Nun zur letzten Station unserer Reise, obwohl schon viele sich mit irgendeiner heftigen Grippe angesteckt haben, weshalb nur ein kleiner Teil der Truppe sich in dem Generalkonsulat zusammengequetscht an einem Gespräch teilnahm. Bereichernd, da es die deutsche Außenpolitik besser verständlich machte. Schnell merkte man, dass der Fokus neben den bürokratischen Tätigkeiten auf den kulturellen Austausch legt. Es ist eine Pflege eines Kontakts. Der Holocaust zum Beispiel ist selbst hier noch ein Thema. Auch so entfernt gibt es ein Memriol, bei dem Dampf aus dem Boden steigt. Noch heute scheint dies in den Köpfen der Menschen, als fest verankartes Bild zu sein. Welches Bild gibt also Deutschland auf die anderen Länder ab und welches wird angestrebt?

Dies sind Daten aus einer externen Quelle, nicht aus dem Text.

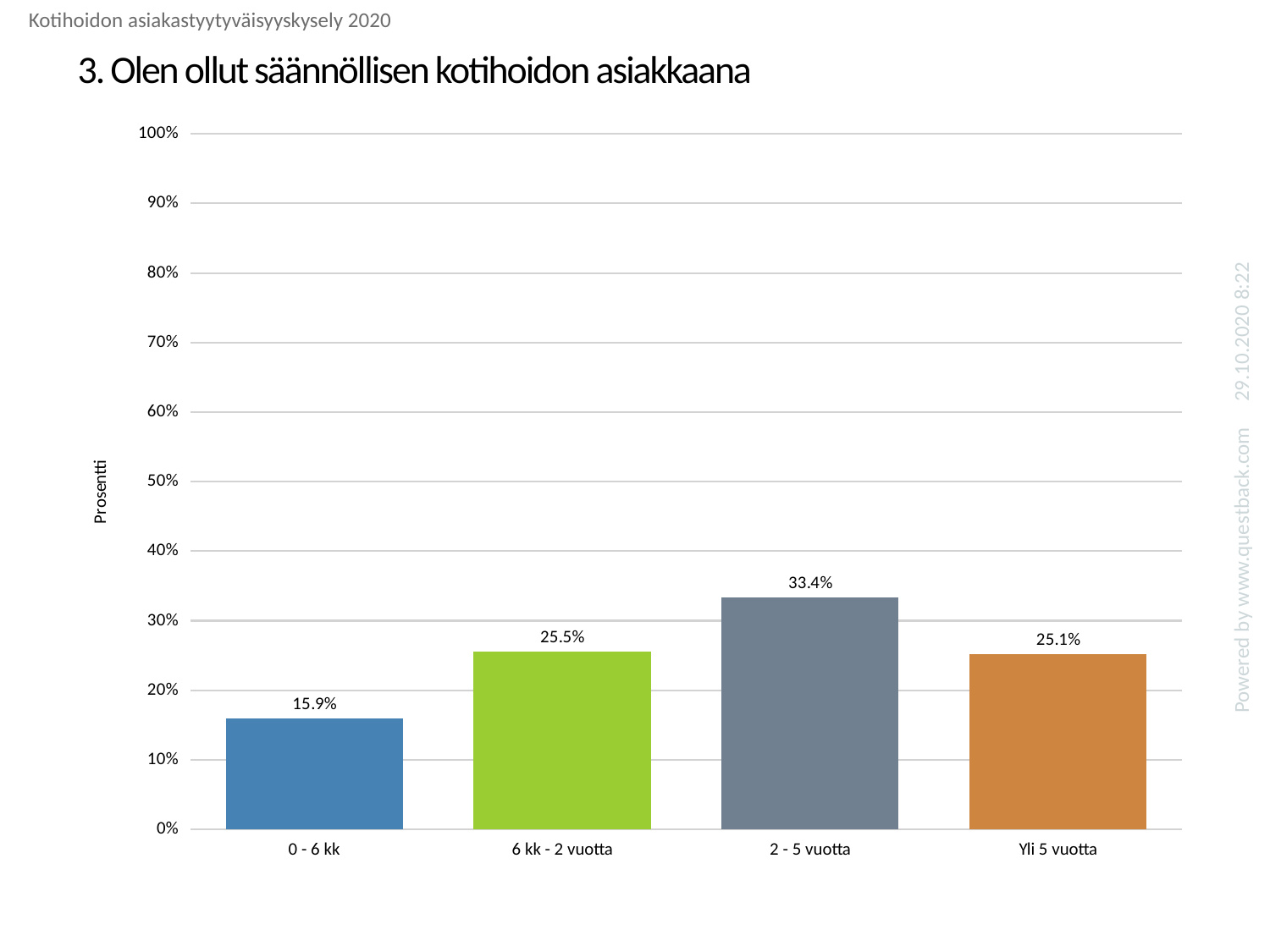
What is the value for the '2 - 5 vuotta' category? 33.4% How many categories are shown on the x axis? 4 Which category has the highest value? 2 - 5 vuotta What is the value for the 'Yli 5 vuotta' category? 25.1% What is the value for the '6 kk - 2 vuotta' category? 25.5% What is the label of the y axis? Prosentti Which is larger, the value for '2 - 5 vuotta' or the value for 'Yli 5 vuotta'? 2 - 5 vuotta What is the difference between the values for '2 - 5 vuotta' and '0 - 6 kk'? 17.5% What is the value for the '0 - 6 kk' category? 15.9% Which category has the lowest value? 0 - 6 kk What kind of chart is shown on the slide? bar chart Is the value for '2 - 5 vuotta' greater or less than 30%? greater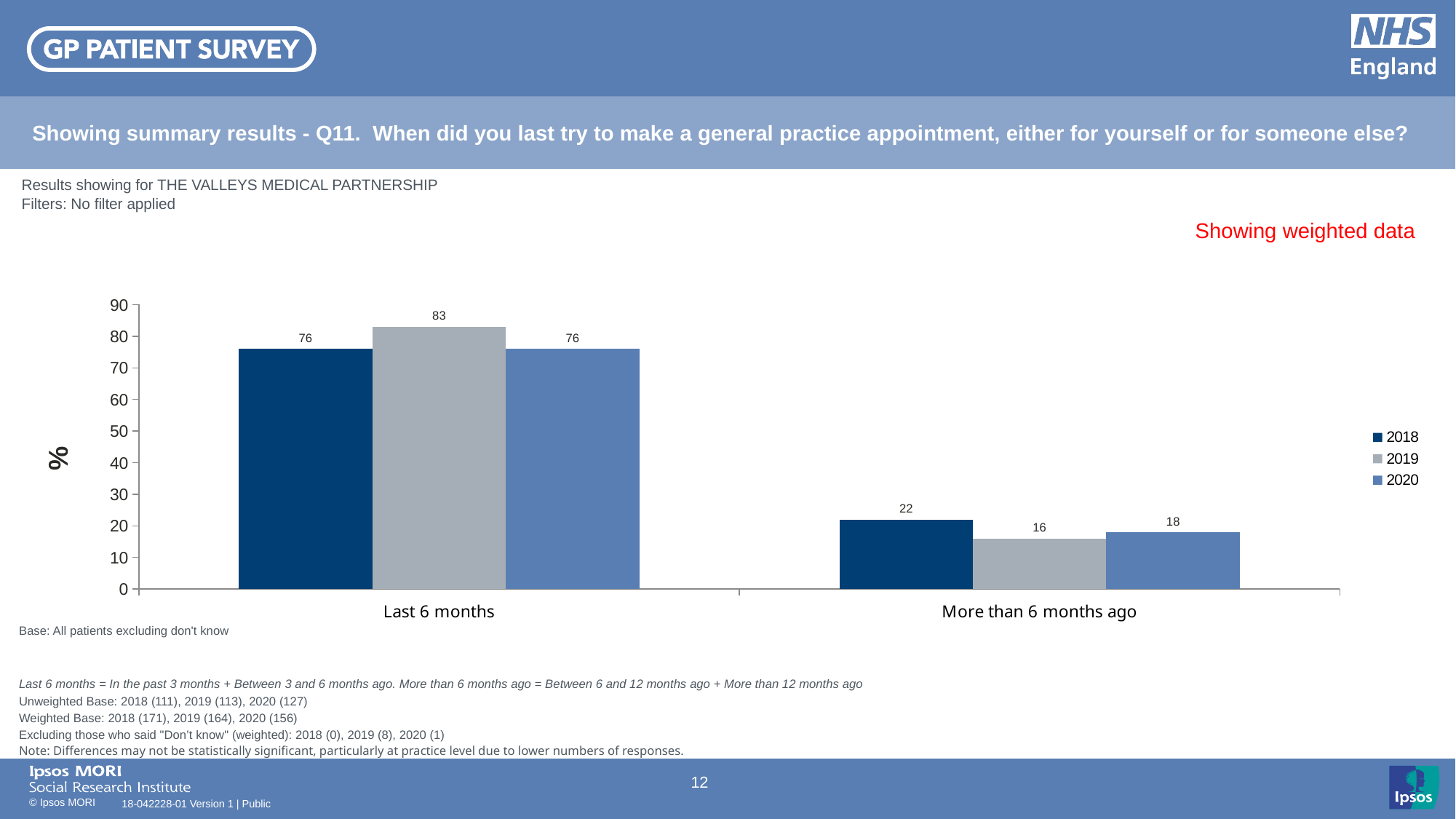
How many series does the legend list? 3 What is the value for 2020 in the 'More than 6 months ago' category? 18 Which year has the highest value in the 'Last 6 months' category? 2019 Which is larger: the 2018 value or the 2020 value in the 'More than 6 months ago' category? 2018 What is the difference between the 2019 and 2018 values in the 'Last 6 months' category? 7 What is the value for 2019 in the 'Last 6 months' category? 83 How many categories are shown on the x axis? 2 What is the difference between the 2018 and 2020 values in the 'More than 6 months ago' category? 4 What kind of chart is shown on the slide? Bar chart What is the value for 2018 in the 'More than 6 months ago' category? 22 Which year has the lowest value in the 'More than 6 months ago' category? 2019 Is the value for 2019 in the 'Last 6 months' category greater or less than 80? greater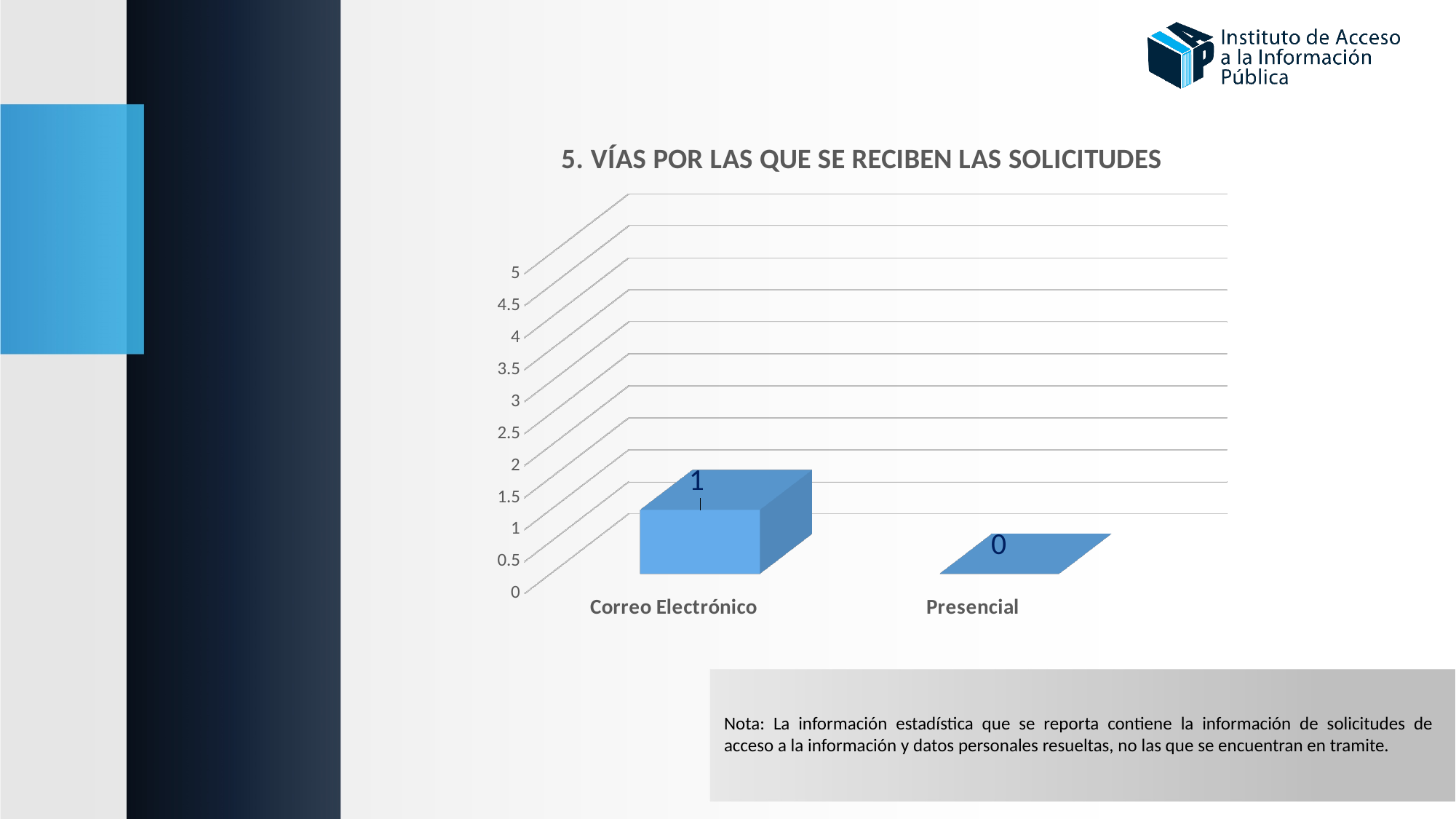
Which category has the lowest value? Presencial Which is larger, the value for Correo Electrónico or the value for Presencial? Correo Electrónico Do the values rise or fall from Correo Electrónico to Presencial? fall What is the value for Correo Electrónico? 1 Is the value for Correo Electrónico greater or less than 2? less What kind of chart is shown on the slide? bar chart What is the difference between the values for Correo Electrónico and Presencial? 1 What is the highest value shown on the vertical axis? 5 How many categories are shown on the x axis? 2 What is the value for Presencial? 0 Which category has the highest value? Correo Electrónico What is the title of the chart? 5. VÍAS POR LAS QUE SE RECIBEN LAS SOLICITUDES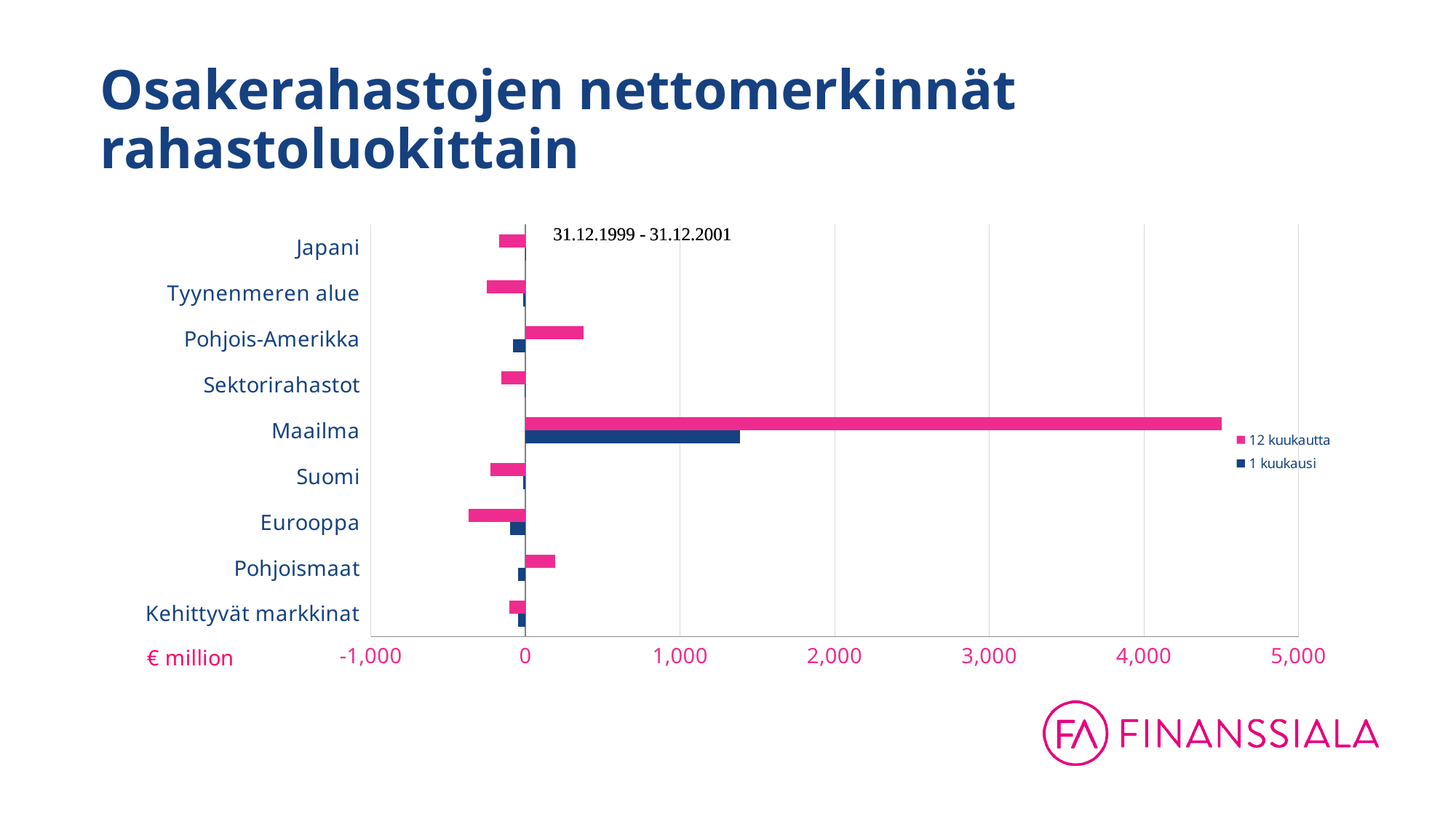
How many series does the chart's legend list? 2 For the 12 kuukautta series, which is larger: Pohjois-Amerikka or Pohjoismaat? Pohjois-Amerikka Is the 12 kuukautta value for Maailma greater or less than 4,000? greater Which category has the highest value for the 12 kuukautta series? Maailma What kind of chart is shown on the slide? bar chart What unit is shown for the horizontal axis of the chart? € million Which category has the highest value for the 1 kuukausi series? Maailma What date range is printed on the chart? 31.12.1999 - 31.12.2001 Is the 1 kuukausi value for Maailma greater or less than 1,000? greater How many fund categories are listed on the chart's vertical axis? 9 Which category has the lowest (most negative) value for the 12 kuukautta series? Eurooppa Is the 12 kuukautta value for Pohjois-Amerikka greater or less than 1,000? less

Mit gemischten Gefühlen stehe ich wieder am LGH. Eine Woche vergeht dann doch schneller, als man denkt. Viel zu müde und gleichzeitig aufgeregt zu erzählen, stürze ich nach einem provisorischem Mittagessen vom Norma in mein Bett. Ob es einem wert ist, muss man dennoch selbst entscheiden. Ich persönlich bereue meine Entscheidung dennoch nicht.